▶ [EXERCISE]
In the article on the Pennsylvania 12th District debate, write out everything from "Rothfus bristled at" down to "gesturing to Critz.", word for word.

Neither candidate running in a tight race for Pennsylvania's 12th Congressional District seat held out much hope for resolving the strident partisanship that has crippled Congress during a debate Wednesday night.

“We have folks in Congress that are more driven by ideology than by what is good for this country,” said Rep. Mark Critz, D-Johnstown. “The problems this country faces are not going to be solved by a Republican solution or a Democrat solution.”

Critz, 50, and Republican challenger Keith Rothfus, 50, of Sewickley, debated about 20 minutes on the campus of Penn State Beaver in front of an audience of voters and campaign volunteers.

Many arrived toting political campaign signs but were told to leave them outside the auditorium. Critz and Rothfus were among 10 candidates debating during a two-hour program organized by the Beaver County Chamber of Commerce.

Rothfus bristled at Critz's contention that he works well with Republicans and can find bipartisan solutions, saying he voted with House Minority Leader Nancy Pelosi 95 percent of the time.

“That's an interesting moderate record,” Rothfus said, gesturing to Critz.

▶ [DATA PROVIDED]
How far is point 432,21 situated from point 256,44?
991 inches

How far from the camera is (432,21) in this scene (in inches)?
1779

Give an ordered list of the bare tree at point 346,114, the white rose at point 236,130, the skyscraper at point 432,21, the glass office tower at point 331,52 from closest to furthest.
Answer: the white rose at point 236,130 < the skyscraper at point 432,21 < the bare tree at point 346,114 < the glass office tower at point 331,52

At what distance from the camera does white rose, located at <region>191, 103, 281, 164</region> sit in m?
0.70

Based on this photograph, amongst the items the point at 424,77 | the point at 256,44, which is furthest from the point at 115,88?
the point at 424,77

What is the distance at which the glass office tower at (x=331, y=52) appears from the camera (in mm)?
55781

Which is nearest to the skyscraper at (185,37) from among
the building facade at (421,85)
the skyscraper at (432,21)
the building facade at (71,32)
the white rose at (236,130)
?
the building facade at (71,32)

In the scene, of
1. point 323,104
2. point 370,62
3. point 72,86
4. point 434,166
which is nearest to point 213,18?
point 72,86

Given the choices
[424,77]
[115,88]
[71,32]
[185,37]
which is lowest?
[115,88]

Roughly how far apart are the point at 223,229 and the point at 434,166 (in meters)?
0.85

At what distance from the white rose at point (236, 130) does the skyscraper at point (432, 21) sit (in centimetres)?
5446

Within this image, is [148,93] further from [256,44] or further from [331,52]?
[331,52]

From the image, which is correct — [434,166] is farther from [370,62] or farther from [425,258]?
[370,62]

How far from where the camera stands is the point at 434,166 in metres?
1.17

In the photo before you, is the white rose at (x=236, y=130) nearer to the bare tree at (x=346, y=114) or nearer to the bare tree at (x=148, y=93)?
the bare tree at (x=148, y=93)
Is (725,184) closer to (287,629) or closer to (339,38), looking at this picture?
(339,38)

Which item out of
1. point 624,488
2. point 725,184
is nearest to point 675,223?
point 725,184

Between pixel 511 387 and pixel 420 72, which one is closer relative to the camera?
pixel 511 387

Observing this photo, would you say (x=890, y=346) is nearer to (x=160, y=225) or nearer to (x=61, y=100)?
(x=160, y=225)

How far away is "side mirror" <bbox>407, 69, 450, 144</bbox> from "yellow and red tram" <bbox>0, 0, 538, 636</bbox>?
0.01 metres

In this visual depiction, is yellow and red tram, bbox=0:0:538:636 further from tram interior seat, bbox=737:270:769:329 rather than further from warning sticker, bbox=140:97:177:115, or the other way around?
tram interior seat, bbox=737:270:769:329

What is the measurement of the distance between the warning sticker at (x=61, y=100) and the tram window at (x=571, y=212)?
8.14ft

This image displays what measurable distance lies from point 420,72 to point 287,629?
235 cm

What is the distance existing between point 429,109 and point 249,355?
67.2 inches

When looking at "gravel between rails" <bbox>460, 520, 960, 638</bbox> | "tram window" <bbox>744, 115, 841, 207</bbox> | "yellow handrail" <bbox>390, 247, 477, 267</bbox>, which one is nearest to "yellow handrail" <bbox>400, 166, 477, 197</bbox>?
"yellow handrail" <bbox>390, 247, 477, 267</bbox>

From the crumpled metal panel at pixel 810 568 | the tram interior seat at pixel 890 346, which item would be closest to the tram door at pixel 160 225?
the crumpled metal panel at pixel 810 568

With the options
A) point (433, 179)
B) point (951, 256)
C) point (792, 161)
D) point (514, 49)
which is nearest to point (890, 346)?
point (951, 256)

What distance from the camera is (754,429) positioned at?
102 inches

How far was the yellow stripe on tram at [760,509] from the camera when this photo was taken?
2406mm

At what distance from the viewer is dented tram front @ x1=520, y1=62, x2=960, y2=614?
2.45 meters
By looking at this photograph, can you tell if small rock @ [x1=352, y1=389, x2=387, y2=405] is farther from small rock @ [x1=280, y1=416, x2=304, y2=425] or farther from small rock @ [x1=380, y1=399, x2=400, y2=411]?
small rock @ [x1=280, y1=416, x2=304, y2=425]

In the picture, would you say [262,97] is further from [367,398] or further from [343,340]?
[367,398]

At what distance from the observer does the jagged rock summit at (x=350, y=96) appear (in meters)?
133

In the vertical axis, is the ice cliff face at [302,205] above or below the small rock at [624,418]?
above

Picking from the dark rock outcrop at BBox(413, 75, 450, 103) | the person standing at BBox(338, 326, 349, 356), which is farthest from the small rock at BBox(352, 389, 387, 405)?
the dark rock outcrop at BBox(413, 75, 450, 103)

▶ [OUTPUT OF THE TASK]
Rothfus bristled at Critz's contention that he works well with Republicans and can find bipartisan solutions, saying he voted with House Minority Leader Nancy Pelosi 95 percent of the time.

“That's an interesting moderate record,” Rothfus said, gesturing to Critz.